[Spatial data with pictures]
⁂

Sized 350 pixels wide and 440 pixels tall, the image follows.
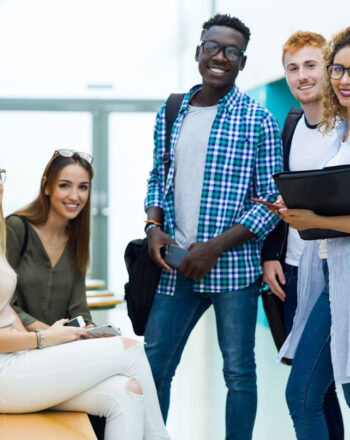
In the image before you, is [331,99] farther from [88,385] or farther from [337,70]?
[88,385]

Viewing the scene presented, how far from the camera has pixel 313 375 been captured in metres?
2.34

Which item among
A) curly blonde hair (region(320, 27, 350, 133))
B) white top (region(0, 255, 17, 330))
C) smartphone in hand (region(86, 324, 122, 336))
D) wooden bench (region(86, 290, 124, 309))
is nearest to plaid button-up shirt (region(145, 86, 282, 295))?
smartphone in hand (region(86, 324, 122, 336))

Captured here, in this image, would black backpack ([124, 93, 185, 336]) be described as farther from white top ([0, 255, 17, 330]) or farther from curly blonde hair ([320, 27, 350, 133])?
curly blonde hair ([320, 27, 350, 133])

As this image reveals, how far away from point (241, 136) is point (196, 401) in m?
2.30

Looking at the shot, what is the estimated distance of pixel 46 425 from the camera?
2311 mm

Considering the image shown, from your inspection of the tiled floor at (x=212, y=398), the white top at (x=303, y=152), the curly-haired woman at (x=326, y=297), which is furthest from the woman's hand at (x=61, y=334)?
the tiled floor at (x=212, y=398)

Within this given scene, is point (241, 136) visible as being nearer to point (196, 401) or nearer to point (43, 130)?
point (196, 401)

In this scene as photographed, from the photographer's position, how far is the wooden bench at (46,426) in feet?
7.22

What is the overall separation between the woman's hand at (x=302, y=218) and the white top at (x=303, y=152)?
1.71 feet

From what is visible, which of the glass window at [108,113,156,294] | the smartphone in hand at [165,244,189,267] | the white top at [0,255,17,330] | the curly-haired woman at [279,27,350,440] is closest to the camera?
the curly-haired woman at [279,27,350,440]

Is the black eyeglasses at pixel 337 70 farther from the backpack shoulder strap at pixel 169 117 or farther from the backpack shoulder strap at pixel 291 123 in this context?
the backpack shoulder strap at pixel 169 117

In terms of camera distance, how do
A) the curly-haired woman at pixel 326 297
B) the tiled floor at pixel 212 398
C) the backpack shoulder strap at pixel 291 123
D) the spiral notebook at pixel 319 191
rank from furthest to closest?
the tiled floor at pixel 212 398 < the backpack shoulder strap at pixel 291 123 < the curly-haired woman at pixel 326 297 < the spiral notebook at pixel 319 191

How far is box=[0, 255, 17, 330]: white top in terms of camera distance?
2.47m

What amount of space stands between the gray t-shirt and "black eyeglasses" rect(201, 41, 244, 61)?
9.0 inches
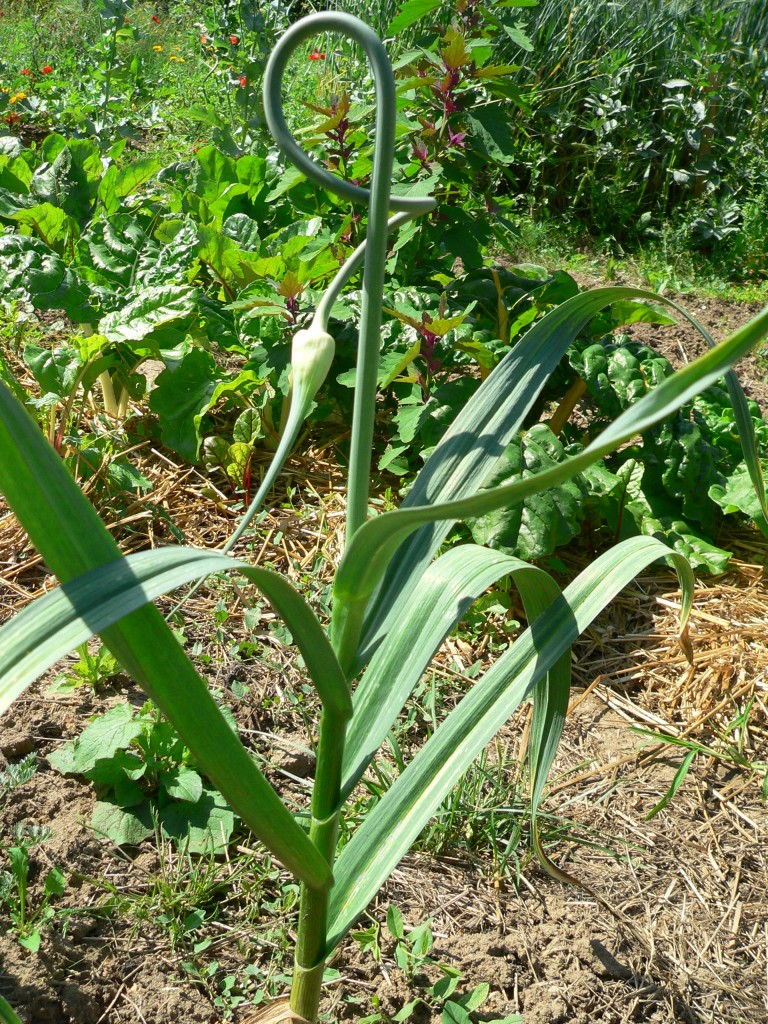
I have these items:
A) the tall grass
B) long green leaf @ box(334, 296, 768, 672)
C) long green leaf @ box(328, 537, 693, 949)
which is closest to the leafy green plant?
long green leaf @ box(328, 537, 693, 949)

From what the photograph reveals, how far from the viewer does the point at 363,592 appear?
0.72 metres

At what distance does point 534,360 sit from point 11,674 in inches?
21.9

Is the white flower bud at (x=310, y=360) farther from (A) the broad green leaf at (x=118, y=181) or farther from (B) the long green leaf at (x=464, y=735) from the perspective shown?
(A) the broad green leaf at (x=118, y=181)

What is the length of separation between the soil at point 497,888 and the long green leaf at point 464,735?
1.36 ft

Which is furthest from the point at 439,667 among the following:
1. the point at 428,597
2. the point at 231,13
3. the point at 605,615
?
the point at 231,13

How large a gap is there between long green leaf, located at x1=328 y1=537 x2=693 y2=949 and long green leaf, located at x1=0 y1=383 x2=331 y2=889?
0.59 ft

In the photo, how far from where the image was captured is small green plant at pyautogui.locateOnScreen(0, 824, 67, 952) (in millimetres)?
1141

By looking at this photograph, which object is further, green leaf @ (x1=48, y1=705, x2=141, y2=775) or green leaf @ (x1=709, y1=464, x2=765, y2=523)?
green leaf @ (x1=709, y1=464, x2=765, y2=523)

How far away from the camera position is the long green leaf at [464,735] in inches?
32.0

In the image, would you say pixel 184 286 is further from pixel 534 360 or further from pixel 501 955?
pixel 501 955

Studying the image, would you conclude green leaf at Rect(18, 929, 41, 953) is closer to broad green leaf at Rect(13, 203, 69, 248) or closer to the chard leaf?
the chard leaf

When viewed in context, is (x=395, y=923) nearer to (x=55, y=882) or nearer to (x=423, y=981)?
(x=423, y=981)

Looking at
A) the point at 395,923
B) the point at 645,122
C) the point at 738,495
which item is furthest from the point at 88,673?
the point at 645,122

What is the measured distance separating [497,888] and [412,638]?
729mm
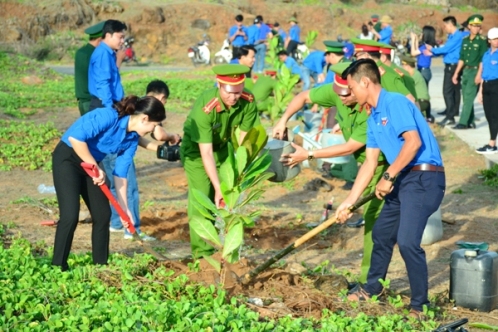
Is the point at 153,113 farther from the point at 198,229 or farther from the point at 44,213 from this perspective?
the point at 44,213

⁂

Quote the records above in full, dropping each picture.

> **RESPONSE**
Sized 350 pixels wide and 440 pixels tall, the image follows.
In the image before you, is [331,99] farther from [88,385] or farther from [337,70]?
[88,385]

Viewing the scene presented, how far from the camera has pixel 313 375 been captured in metres?
2.34

Which item among
A) curly blonde hair (region(320, 27, 350, 133))
B) white top (region(0, 255, 17, 330))
C) smartphone in hand (region(86, 324, 122, 336))
D) wooden bench (region(86, 290, 124, 309))
is nearest to plaid button-up shirt (region(145, 86, 282, 295))?
smartphone in hand (region(86, 324, 122, 336))

Captured here, in this image, would black backpack ([124, 93, 185, 336]) be described as farther from white top ([0, 255, 17, 330]) or farther from curly blonde hair ([320, 27, 350, 133])?
curly blonde hair ([320, 27, 350, 133])

As this image reveals, how far away from point (241, 136) is point (196, 401) in m?
2.30

Looking at the shot, what is the estimated distance of pixel 46 425 from the camera?
2311 mm

Considering the image shown, from your inspection of the tiled floor at (x=212, y=398), the white top at (x=303, y=152), the curly-haired woman at (x=326, y=297), which is furthest from the woman's hand at (x=61, y=334)?
the tiled floor at (x=212, y=398)

Within this given scene, is point (241, 136) visible as being nearer to point (196, 401) or nearer to point (43, 130)?
point (196, 401)

In this scene as photographed, from the photographer's position, how far is the wooden bench at (46,426) in feet?
7.22

What is the overall separation between the woman's hand at (x=302, y=218) and the white top at (x=303, y=152)?
1.71 feet

From what is visible, which of the glass window at [108,113,156,294] | the smartphone in hand at [165,244,189,267] | the white top at [0,255,17,330] | the curly-haired woman at [279,27,350,440] is closest to the camera?
the curly-haired woman at [279,27,350,440]

Is the black eyeglasses at pixel 337 70 farther from the backpack shoulder strap at pixel 169 117 or farther from the backpack shoulder strap at pixel 291 123 in this context?
the backpack shoulder strap at pixel 169 117

In terms of camera distance, how do
A) the curly-haired woman at pixel 326 297
B) the tiled floor at pixel 212 398
C) the backpack shoulder strap at pixel 291 123
D) the spiral notebook at pixel 319 191
rank from furthest to closest?
the tiled floor at pixel 212 398 < the backpack shoulder strap at pixel 291 123 < the curly-haired woman at pixel 326 297 < the spiral notebook at pixel 319 191

How far is box=[0, 255, 17, 330]: white top in terms of camera distance?
2.47m

What amount of space stands between the gray t-shirt and "black eyeglasses" rect(201, 41, 244, 61)?
9.0 inches
I have these items:
A) the tall grass
B) long green leaf @ box(334, 296, 768, 672)
C) long green leaf @ box(328, 537, 693, 949)
which is closest to the leafy green plant?
long green leaf @ box(328, 537, 693, 949)

From what the photograph reveals, how far from the viewer does the point at 363,592 appear?
0.72 metres

At what distance does point 534,360 sit from point 11,674 in inches?
21.9

Is the white flower bud at (x=310, y=360) farther from (A) the broad green leaf at (x=118, y=181) or farther from (B) the long green leaf at (x=464, y=735) from the perspective shown?
(A) the broad green leaf at (x=118, y=181)

What is the length of separation between the soil at point 497,888 and the long green leaf at point 464,735?
1.36 ft

Which is furthest from the point at 439,667 among the following:
1. the point at 428,597
2. the point at 231,13
3. the point at 605,615
?
the point at 231,13

How large a gap is there between long green leaf, located at x1=328 y1=537 x2=693 y2=949 and long green leaf, located at x1=0 y1=383 x2=331 y2=889?
0.59 ft

In the photo, how far from where the image was captured is small green plant at pyautogui.locateOnScreen(0, 824, 67, 952) (in millimetres)?
1141

By looking at this photograph, which object is further, green leaf @ (x1=48, y1=705, x2=141, y2=775) or green leaf @ (x1=709, y1=464, x2=765, y2=523)?
green leaf @ (x1=709, y1=464, x2=765, y2=523)

How far away from the camera position is the long green leaf at [464,735] in inches?
32.0

In the image, would you say pixel 184 286 is further from pixel 534 360 or further from pixel 501 955?
pixel 501 955

Studying the image, would you conclude green leaf at Rect(18, 929, 41, 953) is closer to broad green leaf at Rect(13, 203, 69, 248) or closer to the chard leaf?
the chard leaf

When viewed in context, is (x=395, y=923) nearer to (x=55, y=882) or nearer to (x=423, y=981)?
(x=423, y=981)

Looking at
A) the point at 395,923
B) the point at 645,122
C) the point at 738,495
which item is furthest from the point at 88,673?
the point at 645,122

What is the measured distance separating [497,888] and [412,638]?
729mm
Is the point at 153,113 farther from the point at 198,229 or farther from the point at 44,213 from this perspective?
the point at 44,213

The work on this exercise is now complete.